Depression, yes, depression is my healthy issue right now. According to the psychiatrist I have a depression associated with a high level of anxiety.
Years of psychological abuses in the office I was working in by the bosses and the intensification of psychological pressure during the year 2009 just throw me down. I know It was my fault, that I shouldn’t stayed so long in that office but now I have to cure myself because…I don’t want to end up in a mental hospital.
The symptoms were obvious I just tried to forget they existed and I always thought that the next day would be better.
According to the Helpguide.org the Common signs and symptoms of depression are:
Feelings of helplessness and hopelessness. A bleak outlook—nothing will ever get better and there’s nothing you can do to improve your situation.

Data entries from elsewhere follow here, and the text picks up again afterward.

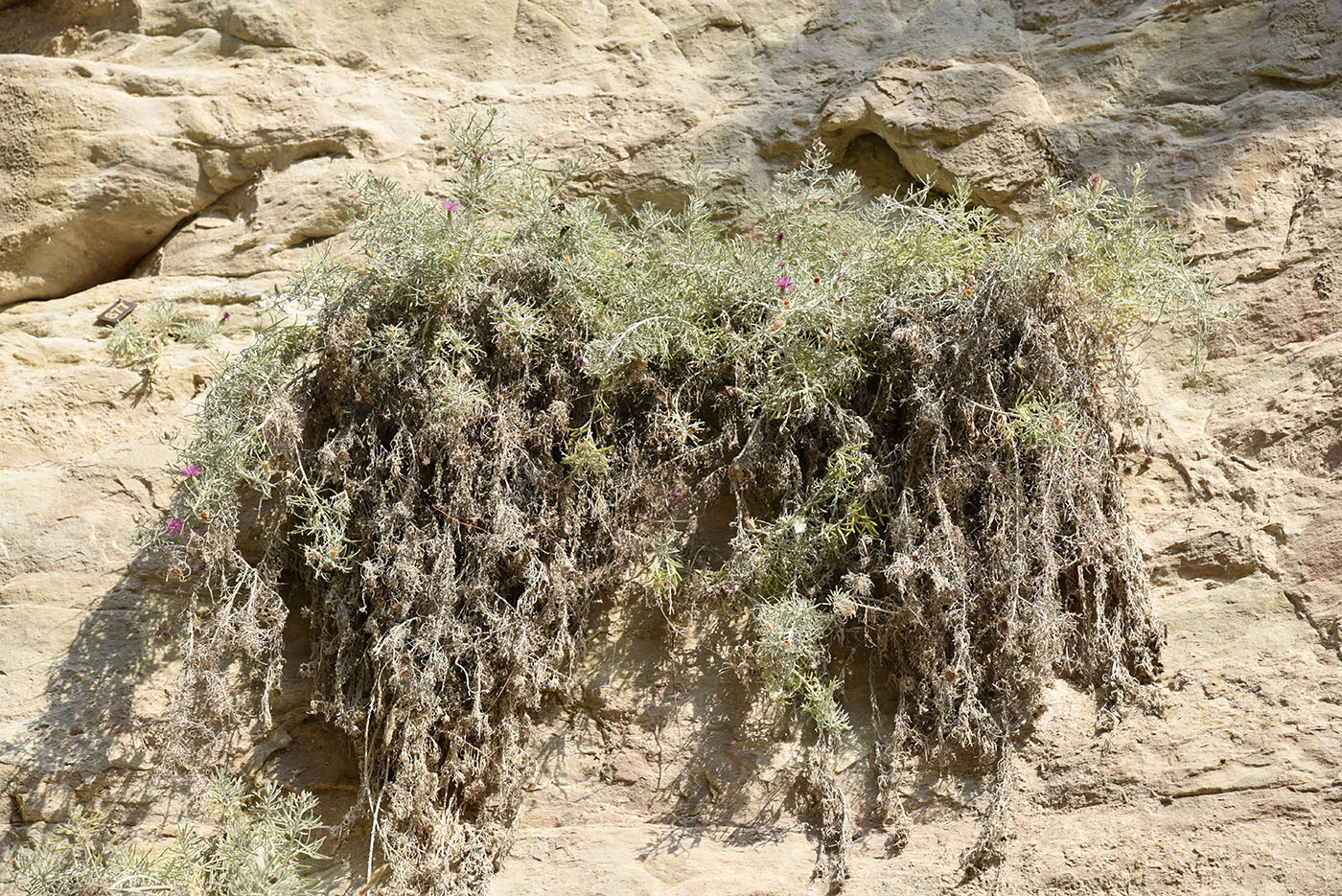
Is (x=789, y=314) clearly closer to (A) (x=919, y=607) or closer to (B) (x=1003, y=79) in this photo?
(A) (x=919, y=607)

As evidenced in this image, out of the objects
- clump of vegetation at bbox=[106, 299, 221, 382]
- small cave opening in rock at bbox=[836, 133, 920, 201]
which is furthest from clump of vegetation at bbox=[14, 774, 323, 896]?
small cave opening in rock at bbox=[836, 133, 920, 201]

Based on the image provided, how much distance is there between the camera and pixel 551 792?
332 centimetres

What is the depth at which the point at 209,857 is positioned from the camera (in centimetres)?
320

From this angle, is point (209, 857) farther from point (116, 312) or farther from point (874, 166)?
point (874, 166)

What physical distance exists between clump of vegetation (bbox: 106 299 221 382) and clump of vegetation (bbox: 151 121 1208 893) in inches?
19.4

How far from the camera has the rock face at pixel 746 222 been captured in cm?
311

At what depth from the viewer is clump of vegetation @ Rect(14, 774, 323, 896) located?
3066 mm

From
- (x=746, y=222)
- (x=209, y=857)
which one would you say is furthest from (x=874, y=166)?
(x=209, y=857)

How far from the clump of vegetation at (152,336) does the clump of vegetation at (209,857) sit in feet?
4.98

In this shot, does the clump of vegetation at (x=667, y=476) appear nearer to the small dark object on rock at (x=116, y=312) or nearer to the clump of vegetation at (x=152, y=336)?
the clump of vegetation at (x=152, y=336)

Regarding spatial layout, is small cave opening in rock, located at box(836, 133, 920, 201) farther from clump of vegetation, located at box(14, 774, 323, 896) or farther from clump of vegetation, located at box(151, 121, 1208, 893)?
clump of vegetation, located at box(14, 774, 323, 896)

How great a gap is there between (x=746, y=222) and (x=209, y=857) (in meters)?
2.69

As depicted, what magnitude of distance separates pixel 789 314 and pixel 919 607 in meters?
0.93

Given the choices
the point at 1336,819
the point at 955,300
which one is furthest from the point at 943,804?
the point at 955,300
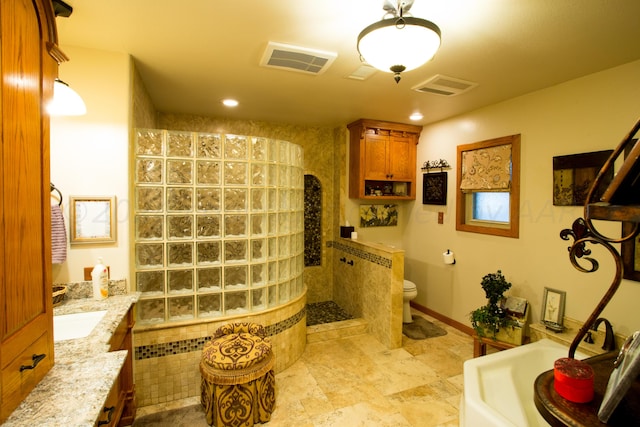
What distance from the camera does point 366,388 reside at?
2414 mm

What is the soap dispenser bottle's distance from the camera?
6.36ft

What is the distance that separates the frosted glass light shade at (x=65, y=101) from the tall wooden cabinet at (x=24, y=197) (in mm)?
656

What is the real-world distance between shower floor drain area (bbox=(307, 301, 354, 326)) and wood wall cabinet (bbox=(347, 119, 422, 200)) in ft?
4.57

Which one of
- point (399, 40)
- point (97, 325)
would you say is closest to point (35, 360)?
point (97, 325)

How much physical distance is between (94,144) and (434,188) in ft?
10.8

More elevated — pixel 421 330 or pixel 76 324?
pixel 76 324

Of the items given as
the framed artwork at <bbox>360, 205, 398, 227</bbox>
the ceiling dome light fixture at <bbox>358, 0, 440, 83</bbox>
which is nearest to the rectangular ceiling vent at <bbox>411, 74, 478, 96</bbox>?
the ceiling dome light fixture at <bbox>358, 0, 440, 83</bbox>

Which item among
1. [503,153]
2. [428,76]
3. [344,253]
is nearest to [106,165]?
[428,76]

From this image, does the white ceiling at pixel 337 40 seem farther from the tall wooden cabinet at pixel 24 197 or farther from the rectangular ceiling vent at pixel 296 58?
the tall wooden cabinet at pixel 24 197

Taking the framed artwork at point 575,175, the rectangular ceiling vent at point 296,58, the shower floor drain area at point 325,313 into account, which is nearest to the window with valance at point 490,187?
the framed artwork at point 575,175

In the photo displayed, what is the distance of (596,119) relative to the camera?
2.28 metres

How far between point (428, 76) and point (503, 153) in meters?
1.18

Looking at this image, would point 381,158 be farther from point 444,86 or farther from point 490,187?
point 444,86

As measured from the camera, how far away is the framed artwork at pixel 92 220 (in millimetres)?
1981
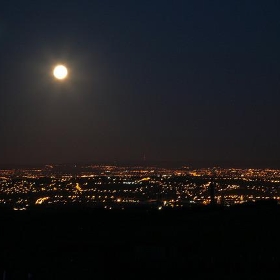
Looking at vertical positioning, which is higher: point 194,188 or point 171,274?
point 194,188

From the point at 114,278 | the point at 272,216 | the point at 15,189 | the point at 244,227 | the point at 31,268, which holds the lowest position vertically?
the point at 114,278

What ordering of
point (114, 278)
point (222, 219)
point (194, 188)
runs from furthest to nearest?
point (194, 188) < point (222, 219) < point (114, 278)

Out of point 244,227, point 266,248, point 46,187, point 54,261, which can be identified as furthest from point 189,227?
point 46,187

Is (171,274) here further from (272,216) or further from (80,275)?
(272,216)

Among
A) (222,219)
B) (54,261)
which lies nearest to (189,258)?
(54,261)

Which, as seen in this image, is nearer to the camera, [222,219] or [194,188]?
[222,219]

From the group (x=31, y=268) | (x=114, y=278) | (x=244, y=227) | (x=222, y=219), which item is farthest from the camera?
(x=222, y=219)
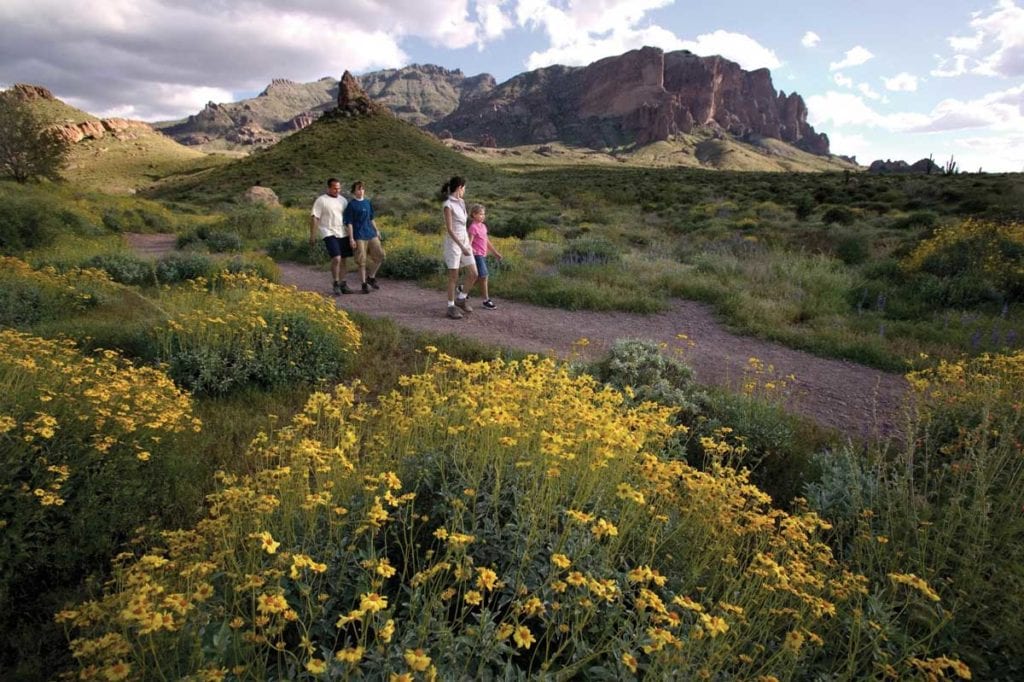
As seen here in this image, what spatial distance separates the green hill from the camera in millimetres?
47406

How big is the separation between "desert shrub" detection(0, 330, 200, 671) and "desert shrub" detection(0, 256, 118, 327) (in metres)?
3.87

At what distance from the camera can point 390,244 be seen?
14.1m

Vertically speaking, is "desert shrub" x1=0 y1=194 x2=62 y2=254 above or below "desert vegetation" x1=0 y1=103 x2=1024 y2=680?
above

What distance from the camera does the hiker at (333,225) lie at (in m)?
9.73

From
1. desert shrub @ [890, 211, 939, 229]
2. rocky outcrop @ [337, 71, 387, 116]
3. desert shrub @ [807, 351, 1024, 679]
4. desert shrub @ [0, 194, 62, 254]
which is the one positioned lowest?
desert shrub @ [807, 351, 1024, 679]

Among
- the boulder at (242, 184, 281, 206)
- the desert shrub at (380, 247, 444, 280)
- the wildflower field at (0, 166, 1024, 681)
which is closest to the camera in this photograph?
the wildflower field at (0, 166, 1024, 681)

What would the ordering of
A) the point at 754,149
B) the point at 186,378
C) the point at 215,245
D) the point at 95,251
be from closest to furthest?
the point at 186,378, the point at 95,251, the point at 215,245, the point at 754,149

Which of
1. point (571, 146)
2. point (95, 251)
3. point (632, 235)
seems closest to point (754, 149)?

Loss of interest in daily activities. No interest in former hobbies, pastimes, social activities, or sex. You’ve lost your ability to feel joy and pleasure.
Appetite or weight changes. Significant weight loss or weight gain—a change of more than 5% of body weight in a month.
Sleep changes. Either insomnia, especially waking in the early hours of the morning, or oversleeping (also known as hypersomnia).
Irritability or restlessness. Feeling agitated, restless, or on edge. Your tolerance level is low; everything and everyone gets on your nerves.
Loss of energy. Feeling fatigued, sluggish, and physically drained. Your whole body may feel heavy, and even small tasks are exhausting or take longer to complete.
Self-loathing. Strong feelings of worthlessness or guilt. You harshly criticize yourself for perceived faults and mistakes.
Concentration problems. Trouble focusing, making decisions, or remembering things.
Unexplained aches and pains. An increase in physical complaints such as headaches, back pain, aching muscles, and stomach pain.
I had all symptoms. Regarding the weight change for me meant a weight loss. Regarding the sleep changes, I started with hypersomnia, dreams and nightmares.
Even with medication the nightmares are not gone yet. They are always work related, boss related, usually they are violent, aggressive what causes me a real headache when I wake up. Why don’t I dream with Brad Pitt or some one that uses the best testosterone boosters? Well, it’s easy to understand. Last year I suffered from daily pressure from my boss, aggressively was the main action towards me, so now, I feel my brain is so “damaged” by that, that my fears come in my nightmares.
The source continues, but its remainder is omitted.